### PASSAGE
----------------

How to specify the lifetime of a object inside the main function

Here is the simplified version of the probelm I am facing right now

struct Token<'a>{
    slice:&'a str,
}
struct WrappedToken<'a>(&'a Token<'a>);

trait ToWrappedToken<'a>{
    fn to(&'a self)->WrappedToken<'a>;
}
impl<'a> ToWrappedToken<'a> for Token<'a>{
    fn to(&'a self)->WrappedToken<'a>{
        WrappedToken(self)
    }
}
fn to_wrap<'a>(token:Token<'a>)->Box<dyn ToWrappedToken<'a>+'a>{
    Box::new(token)
}
fn main(){
    let token=Token{slice:"It's working well."};
    let r=to_wrap(token);
    r.to();
}

Now If I run the code I get error "r is borrowed when it is destroyed,when is clearly not the case,the problem is get_first method that takes makes the lifetime of the pointer equivalent to the dyn Object which get destroyed after the main function.How can I specify that it's okay to die when the pointer dies?"

You could use lifetime elision:

struct Token<'a> {
    slice: &'a str,
}

trait GetLetter<'a> {
    fn get_first(&'_ self) -> &'a str;
}

impl<'a> GetLetter<'a> for Token<'a> {
    fn get_first(&'_ self) -> &'a str {
        &self.slice[..1]
    }
}

fn to_getletter<'a>(token: Token<'a>) -> Box<dyn GetLetter<'a> + '_> {
    Box::new(token)
}

fn main() {
    let token = Token {
        slice: "It's working well.",
    };

    let r = to_getletter(token);

    r.get_first();
}

Playground.


I highly recommend reading the Learning Rust book, i.e. the chapter about lifetime elision and the following chapters are great reading material about lifetimes.

I guess I made a mistake in my question.This is the simplified version of the problem I am facing.I can't change the trait signature.

trait GetLetter<'a> {
    fn get_first(&'a self) -> &'a str;
}

So is there a way to make my code work changing in hte main function?

A better example of the code would be something like this

struct Token<'a>{
    slice:&'a str,
}
struct WrappedToken<'a>(&'a Token<'a>);

trait ToWrappedToken<'a>{
    fn to(&'a self)->WrappedToken<'a>;
}
impl<'a> ToWrappedToken<'a> for Token<'a>{
    fn to(&'a self)->WrappedToken<'a>{
        WrappedToken(self)
    }
}
fn to_wrap<'a>(token:Token<'a>)->Box<dyn ToWrappedToken<'a>+'a>{
    Box::new(token)
}
fn main(){
    let token=Token{slice:"It's working well."};
    let r=to_wrap(token);
    r.to();
}

Can you avoid boxing and use a reference instead?

----------------

### WORK TO DO
- a) Answer these from the thread:
(i) What does the first reply suggest using?
(ii) Which book does that reply recommend reading?
(iii) What does the asker say they can't change?
- b) Reproduce everything in the thread from "I highly recommend" down to "the trait signature.".

### SUPPLIED MATERIAL
----------------

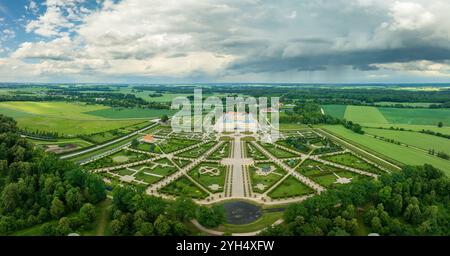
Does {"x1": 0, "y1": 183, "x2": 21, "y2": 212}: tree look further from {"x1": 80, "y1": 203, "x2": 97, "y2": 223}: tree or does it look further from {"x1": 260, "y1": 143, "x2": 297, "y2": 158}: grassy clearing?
{"x1": 260, "y1": 143, "x2": 297, "y2": 158}: grassy clearing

----------------

### TASK ANSWERS
- a)
(i) Lifetime elision.
(ii) The Learning Rust book.
(iii) The trait signature.

- b)
I highly recommend reading the Learning Rust book, i.e. the chapter about lifetime elision and the following chapters are great reading material about lifetimes.

I guess I made a mistake in my question.This is the simplified version of the problem I am facing.I can't change the trait signature.